自生の南天

今から5年ほど前の日曜日、久しぶりに休んで暖かい春の日差しを受けて縁側に腰を下ろして何気なく植木を眺めていると、垣根の近くに約15センチ程に伸びた南天の木が芽生えているのを見つけました。
誰が蒔いたのか、植えたのかは家族の者は誰も知りません。多分、冬に小鳥が垣根に出来た木の実(餌)を食べにきた時に落とした糞の中に南天の実が混ざっていたのが発生したものと思っています。白南天の木です。時は定かでないが一心寺門前浪曲寄席にお越し下さる古老の方から南天にまつわる楽しい話を聴いたのを思い出しました。
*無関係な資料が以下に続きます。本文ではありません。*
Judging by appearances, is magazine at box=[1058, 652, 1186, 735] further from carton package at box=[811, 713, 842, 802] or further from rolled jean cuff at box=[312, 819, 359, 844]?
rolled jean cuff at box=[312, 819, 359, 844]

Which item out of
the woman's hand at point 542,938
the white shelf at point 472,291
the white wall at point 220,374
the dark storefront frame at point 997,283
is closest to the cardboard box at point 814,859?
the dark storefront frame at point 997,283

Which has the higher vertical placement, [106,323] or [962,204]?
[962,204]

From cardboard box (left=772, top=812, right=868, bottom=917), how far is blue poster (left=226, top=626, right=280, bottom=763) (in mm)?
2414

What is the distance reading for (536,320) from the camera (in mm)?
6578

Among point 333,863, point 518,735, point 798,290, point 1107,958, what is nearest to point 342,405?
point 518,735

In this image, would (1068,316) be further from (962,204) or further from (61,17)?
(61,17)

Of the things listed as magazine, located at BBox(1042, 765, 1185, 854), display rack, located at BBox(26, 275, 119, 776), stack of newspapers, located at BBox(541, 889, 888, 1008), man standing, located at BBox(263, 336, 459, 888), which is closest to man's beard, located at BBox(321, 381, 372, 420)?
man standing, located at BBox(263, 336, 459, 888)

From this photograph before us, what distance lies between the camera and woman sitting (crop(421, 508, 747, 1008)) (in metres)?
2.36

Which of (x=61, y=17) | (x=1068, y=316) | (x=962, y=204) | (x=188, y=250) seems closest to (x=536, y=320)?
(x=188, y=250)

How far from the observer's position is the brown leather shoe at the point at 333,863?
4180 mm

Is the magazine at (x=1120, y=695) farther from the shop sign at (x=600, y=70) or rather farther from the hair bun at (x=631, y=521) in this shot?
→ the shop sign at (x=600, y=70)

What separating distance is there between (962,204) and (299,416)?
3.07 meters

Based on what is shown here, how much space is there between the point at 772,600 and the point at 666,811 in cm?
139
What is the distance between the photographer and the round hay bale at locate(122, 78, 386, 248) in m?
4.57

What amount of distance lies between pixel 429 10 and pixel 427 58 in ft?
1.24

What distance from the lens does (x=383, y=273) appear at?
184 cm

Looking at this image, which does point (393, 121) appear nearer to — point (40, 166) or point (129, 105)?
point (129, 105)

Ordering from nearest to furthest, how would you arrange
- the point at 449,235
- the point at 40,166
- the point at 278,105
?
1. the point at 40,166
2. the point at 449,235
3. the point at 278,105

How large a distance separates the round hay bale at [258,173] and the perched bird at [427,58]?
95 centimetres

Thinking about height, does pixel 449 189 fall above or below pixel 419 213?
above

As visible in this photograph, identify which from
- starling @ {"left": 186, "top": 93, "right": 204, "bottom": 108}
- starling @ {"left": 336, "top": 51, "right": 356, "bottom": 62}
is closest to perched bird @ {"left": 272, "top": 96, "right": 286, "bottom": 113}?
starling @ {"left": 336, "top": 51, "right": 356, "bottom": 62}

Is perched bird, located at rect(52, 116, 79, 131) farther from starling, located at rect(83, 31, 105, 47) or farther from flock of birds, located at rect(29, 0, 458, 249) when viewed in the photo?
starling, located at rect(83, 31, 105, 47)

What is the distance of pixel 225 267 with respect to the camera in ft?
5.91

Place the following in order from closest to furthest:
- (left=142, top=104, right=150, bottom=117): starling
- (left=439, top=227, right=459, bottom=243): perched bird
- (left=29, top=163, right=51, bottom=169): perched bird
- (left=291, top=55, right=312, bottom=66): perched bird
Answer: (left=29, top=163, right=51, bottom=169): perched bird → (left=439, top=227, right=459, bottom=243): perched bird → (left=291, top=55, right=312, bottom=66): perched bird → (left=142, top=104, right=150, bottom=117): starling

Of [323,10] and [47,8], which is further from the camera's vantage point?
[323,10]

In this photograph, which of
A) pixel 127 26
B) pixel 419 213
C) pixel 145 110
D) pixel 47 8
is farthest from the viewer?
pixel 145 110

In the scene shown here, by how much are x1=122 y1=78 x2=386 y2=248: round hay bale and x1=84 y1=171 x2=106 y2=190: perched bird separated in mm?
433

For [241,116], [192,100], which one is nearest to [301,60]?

お正月の飾りものに南天を使う訳は「難を転じて福となる」と言われているそうで、縁起の良い樹木だそうです。真っ赤な実は不浄を清め純粋な気持ちで物事に打ち込める活力を与えて呉れているそうです。また寒風や雪の中で育つ強力な生命が漲っている、床の間や居間などに水仙などと一緒に生けたり、松・竹・梅などと共に鉢物として生けるのも良いと言われています。故に鬼門に当たる場所に植える方もおられるとか、身近なところでは快気祝いなどに使われる、赤飯の上に南天の葉を表向きに置いてあるのは、只の飾りだけでなく腐敗防止に役立っているそうです。また南天の箸でものを食べると歯にも良く不老長寿無病息災の祈りが込められているとか、子供の頃にはよく雪が降り積もりました。
雪だるまを作った時は目玉は豆炭をはめ込み、眉毛や鼻と口には木炭を使いました。兎を作った時は目玉は南天の真っ赤な実を入れて耳には南天の葉を差して遊んだのも昨日のように覚えております、私達の日常生活に密着した樹木です。まだ色々な活用方法を沢山教わりましたが、時は流れ日が経つにつれて私の記憶が立ち去ってゆきました。猛暑及び厳寒に耐え忍び体力を養い来春には一段と大きく成長して呉れるのを楽しみにしています。早く垣根と並ぶのを心待ちしています。